Let take these as requirements:
- raw storage: 1TB or more (if used with RAID-0 striping or JBOD config)
- redundant storage: RAID-1: leaves 500GB, RAID-5: leaves 660GB to 800GB
- affordable: anything higher that €2000 (2$/GB) is not an option
- accessible via either Firewire/USB or Ethernet (Gigabit)
- accessible by Mac, PC and Linux
- preferably not rack-mounted (who has a 19″ rack at home)
- hot-swappable disks are a big advantage
What have you tried and what are you happy with?
Some possible theoretical options:
- Direct attached drive
- e.g. Lacie Biggest F800 1GB, 4-disk S-ATA: €1299
- meets requirements?
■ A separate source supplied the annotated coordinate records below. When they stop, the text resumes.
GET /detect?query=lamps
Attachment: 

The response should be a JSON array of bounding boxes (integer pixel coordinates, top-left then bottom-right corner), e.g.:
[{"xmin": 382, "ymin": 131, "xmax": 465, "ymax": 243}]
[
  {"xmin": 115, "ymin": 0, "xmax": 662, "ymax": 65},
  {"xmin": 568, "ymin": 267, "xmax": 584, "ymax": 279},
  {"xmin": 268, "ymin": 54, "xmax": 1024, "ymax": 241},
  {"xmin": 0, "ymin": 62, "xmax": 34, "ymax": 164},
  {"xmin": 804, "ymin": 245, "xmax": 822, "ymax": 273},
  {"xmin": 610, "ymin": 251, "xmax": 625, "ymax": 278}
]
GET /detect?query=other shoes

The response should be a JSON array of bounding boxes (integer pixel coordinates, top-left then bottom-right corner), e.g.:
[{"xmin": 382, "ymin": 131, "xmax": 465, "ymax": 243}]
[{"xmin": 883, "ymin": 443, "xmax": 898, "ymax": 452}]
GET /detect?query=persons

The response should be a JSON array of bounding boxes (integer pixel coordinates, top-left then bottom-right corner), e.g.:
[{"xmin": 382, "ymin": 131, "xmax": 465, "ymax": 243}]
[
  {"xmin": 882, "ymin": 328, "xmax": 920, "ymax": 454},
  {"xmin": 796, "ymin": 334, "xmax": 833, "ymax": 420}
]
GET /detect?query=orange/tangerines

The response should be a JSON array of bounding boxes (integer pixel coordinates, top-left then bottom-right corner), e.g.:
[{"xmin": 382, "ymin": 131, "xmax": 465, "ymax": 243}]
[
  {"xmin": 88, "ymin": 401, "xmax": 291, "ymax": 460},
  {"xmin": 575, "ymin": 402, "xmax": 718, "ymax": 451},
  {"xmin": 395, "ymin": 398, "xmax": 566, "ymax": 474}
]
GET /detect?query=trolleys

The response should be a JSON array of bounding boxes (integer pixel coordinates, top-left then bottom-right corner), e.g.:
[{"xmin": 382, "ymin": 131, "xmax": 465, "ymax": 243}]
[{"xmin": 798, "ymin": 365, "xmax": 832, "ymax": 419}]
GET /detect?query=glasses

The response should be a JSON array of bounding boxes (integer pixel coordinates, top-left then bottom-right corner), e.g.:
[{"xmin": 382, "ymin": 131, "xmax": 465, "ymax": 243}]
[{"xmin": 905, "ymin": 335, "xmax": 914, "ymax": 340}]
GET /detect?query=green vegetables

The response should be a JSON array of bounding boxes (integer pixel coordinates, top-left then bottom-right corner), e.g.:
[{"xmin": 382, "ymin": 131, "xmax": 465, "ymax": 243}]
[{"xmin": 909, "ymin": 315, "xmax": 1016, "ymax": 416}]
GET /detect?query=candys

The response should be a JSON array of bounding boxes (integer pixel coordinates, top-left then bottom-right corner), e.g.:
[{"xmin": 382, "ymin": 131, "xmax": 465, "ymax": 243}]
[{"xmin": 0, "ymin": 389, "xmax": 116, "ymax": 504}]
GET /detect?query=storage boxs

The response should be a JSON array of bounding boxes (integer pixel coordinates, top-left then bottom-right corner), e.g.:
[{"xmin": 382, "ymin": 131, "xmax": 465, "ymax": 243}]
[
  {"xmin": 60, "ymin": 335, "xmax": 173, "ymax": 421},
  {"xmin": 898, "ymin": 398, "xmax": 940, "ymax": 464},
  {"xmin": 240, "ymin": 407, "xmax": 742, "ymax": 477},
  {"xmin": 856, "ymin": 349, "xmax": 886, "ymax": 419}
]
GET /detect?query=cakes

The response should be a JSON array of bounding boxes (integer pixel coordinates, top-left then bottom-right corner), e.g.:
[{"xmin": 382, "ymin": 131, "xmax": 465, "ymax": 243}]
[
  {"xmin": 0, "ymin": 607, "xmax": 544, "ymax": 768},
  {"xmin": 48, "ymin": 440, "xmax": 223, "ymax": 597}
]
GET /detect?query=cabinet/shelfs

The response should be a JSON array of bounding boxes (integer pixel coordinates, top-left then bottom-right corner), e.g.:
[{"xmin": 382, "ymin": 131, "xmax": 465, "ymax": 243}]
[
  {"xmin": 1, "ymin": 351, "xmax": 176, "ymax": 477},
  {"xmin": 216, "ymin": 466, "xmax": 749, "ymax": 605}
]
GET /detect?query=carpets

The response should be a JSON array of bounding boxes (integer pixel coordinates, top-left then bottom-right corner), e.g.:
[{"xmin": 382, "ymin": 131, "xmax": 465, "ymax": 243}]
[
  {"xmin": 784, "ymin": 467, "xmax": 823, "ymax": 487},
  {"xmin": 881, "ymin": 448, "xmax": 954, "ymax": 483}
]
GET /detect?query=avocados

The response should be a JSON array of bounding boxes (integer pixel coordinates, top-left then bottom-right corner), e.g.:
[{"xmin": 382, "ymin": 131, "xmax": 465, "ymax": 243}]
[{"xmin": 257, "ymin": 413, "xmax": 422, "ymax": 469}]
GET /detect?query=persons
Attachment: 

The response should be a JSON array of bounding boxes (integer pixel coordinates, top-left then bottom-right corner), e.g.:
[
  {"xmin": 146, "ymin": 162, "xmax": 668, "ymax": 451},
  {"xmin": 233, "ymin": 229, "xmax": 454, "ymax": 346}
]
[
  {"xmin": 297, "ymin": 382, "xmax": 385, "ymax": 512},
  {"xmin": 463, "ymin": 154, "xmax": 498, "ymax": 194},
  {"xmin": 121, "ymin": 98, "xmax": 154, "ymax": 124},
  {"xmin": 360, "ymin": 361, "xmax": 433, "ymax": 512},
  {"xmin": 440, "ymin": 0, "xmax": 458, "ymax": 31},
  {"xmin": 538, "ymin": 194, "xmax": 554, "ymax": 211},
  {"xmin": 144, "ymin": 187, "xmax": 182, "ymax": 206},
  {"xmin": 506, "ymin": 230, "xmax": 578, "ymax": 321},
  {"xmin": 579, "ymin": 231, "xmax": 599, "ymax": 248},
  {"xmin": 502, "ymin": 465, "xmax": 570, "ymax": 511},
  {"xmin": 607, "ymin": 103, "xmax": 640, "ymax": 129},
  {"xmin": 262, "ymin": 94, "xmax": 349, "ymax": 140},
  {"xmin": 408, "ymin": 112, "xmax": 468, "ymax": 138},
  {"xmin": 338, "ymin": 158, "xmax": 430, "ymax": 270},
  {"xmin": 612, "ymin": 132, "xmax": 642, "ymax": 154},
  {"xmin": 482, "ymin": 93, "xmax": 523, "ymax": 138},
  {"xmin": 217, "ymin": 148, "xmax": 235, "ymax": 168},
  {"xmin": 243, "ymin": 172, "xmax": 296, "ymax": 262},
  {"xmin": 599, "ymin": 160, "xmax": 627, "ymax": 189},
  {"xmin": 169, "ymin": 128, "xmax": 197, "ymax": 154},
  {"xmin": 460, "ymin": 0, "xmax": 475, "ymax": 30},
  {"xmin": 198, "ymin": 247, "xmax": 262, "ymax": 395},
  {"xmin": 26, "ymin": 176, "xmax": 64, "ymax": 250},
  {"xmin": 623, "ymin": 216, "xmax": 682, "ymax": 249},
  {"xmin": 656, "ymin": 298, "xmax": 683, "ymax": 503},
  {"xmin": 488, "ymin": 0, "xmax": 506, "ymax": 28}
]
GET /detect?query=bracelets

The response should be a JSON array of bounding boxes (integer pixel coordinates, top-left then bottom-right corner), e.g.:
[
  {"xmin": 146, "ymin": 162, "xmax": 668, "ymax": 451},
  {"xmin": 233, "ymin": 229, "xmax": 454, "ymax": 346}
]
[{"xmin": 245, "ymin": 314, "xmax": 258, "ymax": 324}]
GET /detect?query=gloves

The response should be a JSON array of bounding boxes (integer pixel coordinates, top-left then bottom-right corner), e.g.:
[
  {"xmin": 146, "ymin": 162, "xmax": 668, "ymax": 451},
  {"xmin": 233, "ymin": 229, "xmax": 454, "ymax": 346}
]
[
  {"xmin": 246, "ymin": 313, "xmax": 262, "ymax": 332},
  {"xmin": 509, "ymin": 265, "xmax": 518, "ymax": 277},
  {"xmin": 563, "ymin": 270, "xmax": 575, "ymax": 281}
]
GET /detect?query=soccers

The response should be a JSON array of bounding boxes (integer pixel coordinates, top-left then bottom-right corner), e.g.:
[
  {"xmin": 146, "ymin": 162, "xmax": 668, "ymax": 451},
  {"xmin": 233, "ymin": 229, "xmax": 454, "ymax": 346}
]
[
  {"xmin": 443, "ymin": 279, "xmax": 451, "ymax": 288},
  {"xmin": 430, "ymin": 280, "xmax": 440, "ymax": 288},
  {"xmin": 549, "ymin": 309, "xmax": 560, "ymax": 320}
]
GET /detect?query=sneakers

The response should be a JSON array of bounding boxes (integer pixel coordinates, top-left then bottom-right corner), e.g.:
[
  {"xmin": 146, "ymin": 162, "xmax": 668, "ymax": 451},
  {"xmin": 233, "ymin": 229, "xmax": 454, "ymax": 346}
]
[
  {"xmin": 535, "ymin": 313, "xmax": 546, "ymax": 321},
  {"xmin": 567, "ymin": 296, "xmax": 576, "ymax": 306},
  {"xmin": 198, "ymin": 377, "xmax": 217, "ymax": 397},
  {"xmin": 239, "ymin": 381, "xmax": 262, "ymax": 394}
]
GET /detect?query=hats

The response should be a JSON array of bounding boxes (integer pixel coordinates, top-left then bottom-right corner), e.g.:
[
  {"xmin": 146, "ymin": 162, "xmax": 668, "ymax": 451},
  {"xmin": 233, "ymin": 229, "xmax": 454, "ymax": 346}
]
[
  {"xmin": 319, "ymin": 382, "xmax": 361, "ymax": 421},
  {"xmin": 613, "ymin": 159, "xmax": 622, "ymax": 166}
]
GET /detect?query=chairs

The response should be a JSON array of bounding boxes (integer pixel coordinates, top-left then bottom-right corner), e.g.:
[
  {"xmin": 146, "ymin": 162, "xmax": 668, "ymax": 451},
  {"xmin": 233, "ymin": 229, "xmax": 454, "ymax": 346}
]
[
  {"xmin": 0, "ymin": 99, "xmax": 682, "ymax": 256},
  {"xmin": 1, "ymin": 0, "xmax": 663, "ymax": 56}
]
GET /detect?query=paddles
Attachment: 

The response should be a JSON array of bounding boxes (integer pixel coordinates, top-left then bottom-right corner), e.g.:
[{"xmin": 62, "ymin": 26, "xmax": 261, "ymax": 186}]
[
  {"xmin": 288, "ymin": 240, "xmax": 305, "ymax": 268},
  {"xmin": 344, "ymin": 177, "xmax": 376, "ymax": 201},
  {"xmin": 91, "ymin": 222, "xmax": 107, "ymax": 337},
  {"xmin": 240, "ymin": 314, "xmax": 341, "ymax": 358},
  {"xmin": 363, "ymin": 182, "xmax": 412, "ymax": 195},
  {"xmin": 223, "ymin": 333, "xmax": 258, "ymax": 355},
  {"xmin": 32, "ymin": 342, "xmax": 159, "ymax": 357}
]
YES. Only Firewire + USB
- Network attached storage
- e.g. Maxtor Shared Storage II 1GB, 2-disk: €899
- meets requirements? YES. Only Ethernet
- Lacie Ethernet disk would not work: it’s rackmounted and has no RAID
- Build your own server
- e.g. Dell PowerEdge SC430 with 2 x SATA 500GB drives and Linux: around €1000
- meets requirements? YES. Only Ethernet
For me, the only solution I have experienced to be 100% reliable is building a dedicated PC with a hardware RAID card. What is your experience?